===== Brano di partenza
Io sto con Stacchio

Potrebbe essere una scena alla “Fargo” – la mini-serie tv ispirata all’omonimo film dei fratelli Coen – se non fossimo nel basso vicentino e se il giorno dopo non ci fosse la solita Italia social-mediatica divisa nelle due fazioni #iostoconlui e #iono. Spesso un titolo qualsiasi di un notiziario spiega già tutto. “Assalto in gioielleria fallito, i malviventi sparano. Un benzinaio vicino risponde al fuoco e muore un rapinatore”. Siamo a Ponte di Nato ma è più probabile che abbiate in mente i paesaggi cinematografici che ho nominato in apertura. Eccola lì la strada a separare la stazione di servizio di Graziano Stacchio e la gioielleria Zancan con la commessa Genny, già rapinata nel marzo del 2013 da quattro banditi con kalashnikov, pistole e giubbotti antiproiettile. Insomma, il Veneto uguale al Dakota del Nord.

Sono le sei e un quarto del pomeriggio di martedì scorso e non è un déjà vu. Una Renault Laguna station wagon blu, rubata a Padova poco meno di un mese prima, si ferma vicino alla gioielleria. Scendono in cinque. Hanno tutti i passamontagna e sono armati: kalashnikov e pistole. Uno resta a fare il palo, gli altri tentano di entrare. Ma come nella fiction, la sceneggiatura del destino prevede un imprevisto e il primo che prova a entrare rimane incastrato nella porta a bussola. È il destino, attraverso la decisione di Genny, che capisce cosa sta per succedere e chiude l’ingresso. Lui è bloccato e inizia a urlare. I complici spaccano il vetro a mazzate e picconate e lo liberano. Nel frattempo l’inquadratura attraversa la strada e diventa lo sguardo di Graziano Stacchio, il benzinaio, che ha visto tutto. Come la gente terrorizzata nelle vicinanze.
==========
===== Voci del dataset
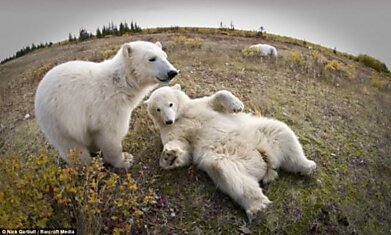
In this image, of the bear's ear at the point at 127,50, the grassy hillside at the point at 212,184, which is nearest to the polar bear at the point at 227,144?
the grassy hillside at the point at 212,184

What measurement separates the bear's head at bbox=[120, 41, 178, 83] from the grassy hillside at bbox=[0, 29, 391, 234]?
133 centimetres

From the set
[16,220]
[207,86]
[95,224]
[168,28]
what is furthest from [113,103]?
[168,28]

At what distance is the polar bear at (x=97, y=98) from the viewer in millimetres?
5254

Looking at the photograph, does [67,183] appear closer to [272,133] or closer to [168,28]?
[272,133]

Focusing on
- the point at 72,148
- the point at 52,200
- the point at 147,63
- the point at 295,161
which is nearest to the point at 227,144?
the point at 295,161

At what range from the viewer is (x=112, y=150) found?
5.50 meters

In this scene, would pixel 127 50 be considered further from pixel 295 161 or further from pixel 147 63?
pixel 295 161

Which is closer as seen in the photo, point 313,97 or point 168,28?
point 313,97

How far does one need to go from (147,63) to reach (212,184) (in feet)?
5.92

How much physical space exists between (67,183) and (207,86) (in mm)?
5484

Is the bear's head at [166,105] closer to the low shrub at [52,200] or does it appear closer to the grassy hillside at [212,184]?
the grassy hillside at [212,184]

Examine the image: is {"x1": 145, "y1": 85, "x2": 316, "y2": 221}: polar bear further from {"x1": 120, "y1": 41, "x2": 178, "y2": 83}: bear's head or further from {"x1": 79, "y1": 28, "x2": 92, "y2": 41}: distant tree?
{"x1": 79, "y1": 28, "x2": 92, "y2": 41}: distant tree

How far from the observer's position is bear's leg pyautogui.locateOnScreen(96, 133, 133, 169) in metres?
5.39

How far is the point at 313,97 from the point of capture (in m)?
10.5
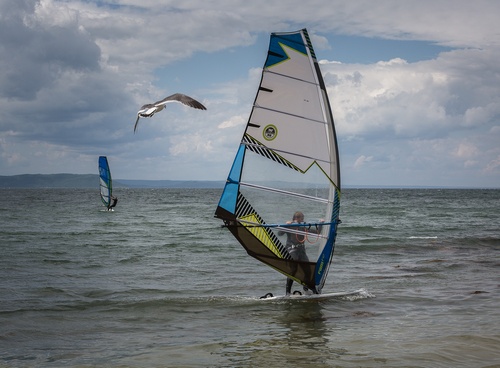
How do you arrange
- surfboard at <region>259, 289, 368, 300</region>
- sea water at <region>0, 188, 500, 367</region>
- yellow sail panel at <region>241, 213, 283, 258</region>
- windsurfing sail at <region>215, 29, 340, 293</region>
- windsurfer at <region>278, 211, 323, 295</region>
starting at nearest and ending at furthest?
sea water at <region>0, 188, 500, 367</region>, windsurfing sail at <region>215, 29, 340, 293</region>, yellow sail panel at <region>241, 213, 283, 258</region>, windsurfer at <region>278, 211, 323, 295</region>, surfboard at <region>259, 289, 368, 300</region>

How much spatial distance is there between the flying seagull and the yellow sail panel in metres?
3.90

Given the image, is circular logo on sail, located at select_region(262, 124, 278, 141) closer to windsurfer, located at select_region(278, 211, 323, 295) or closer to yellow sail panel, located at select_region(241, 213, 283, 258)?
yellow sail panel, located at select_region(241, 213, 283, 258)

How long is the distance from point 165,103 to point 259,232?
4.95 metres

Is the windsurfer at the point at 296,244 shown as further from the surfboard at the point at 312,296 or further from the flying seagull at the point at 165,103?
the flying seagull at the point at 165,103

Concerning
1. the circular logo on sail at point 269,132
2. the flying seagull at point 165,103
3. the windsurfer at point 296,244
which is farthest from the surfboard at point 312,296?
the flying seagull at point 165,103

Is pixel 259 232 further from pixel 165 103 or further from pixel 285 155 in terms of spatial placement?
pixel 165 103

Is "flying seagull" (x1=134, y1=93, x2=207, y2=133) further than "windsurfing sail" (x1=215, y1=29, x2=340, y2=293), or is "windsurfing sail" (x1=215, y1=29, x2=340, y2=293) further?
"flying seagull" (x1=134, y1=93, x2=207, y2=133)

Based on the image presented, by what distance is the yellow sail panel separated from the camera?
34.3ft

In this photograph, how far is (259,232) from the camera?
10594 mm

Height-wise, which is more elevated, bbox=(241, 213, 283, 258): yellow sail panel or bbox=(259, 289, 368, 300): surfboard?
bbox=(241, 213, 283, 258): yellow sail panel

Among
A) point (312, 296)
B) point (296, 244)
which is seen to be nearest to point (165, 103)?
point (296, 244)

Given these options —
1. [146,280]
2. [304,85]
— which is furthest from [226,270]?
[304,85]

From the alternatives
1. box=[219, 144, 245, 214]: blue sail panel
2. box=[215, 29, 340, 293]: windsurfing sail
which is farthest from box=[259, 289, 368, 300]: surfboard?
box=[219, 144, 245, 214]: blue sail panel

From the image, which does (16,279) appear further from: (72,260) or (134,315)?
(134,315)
==========
■ Compiti assegnati
1. Stabilisci se queste affermazioni concordano con il brano sulla rapina a Ponte di Nato, rispondendo sì o no e citando alla lettera le parole decisive: (a) l'auto dei rapinatori era stata rubata a Padova; (b) martedì scorso dall'auto scendono quattro persone; (c) è la commessa Genny a chiudere l'ingresso della gioielleria.
2. Trascrivi dal brano sulla rapina a Ponte di Nato il tratto che comincia con "Potrebbe essere una" e prosegue fino a "Dakota del Nord.".

■ Risposte ai compiti
1.
(a) Sì: "rubata a Padova poco meno di un mese prima".
(b) No: "Scendono in cinque."
(c) Sì: "attraverso la decisione di Genny, che capisce cosa sta per succedere e chiude l’ingresso".

2.
Potrebbe essere una scena alla “Fargo” – la mini-serie tv ispirata all’omonimo film dei fratelli Coen – se non fossimo nel basso vicentino e se il giorno dopo non ci fosse la solita Italia social-mediatica divisa nelle due fazioni #iostoconlui e #iono. Spesso un titolo qualsiasi di un notiziario spiega già tutto. “Assalto in gioielleria fallito, i malviventi sparano. Un benzinaio vicino risponde al fuoco e muore un rapinatore”. Siamo a Ponte di Nato ma è più probabile che abbiate in mente i paesaggi cinematografici che ho nominato in apertura. Eccola lì la strada a separare la stazione di servizio di Graziano Stacchio e la gioielleria Zancan con la commessa Genny, già rapinata nel marzo del 2013 da quattro banditi con kalashnikov, pistole e giubbotti antiproiettile. Insomma, il Veneto uguale al Dakota del Nord.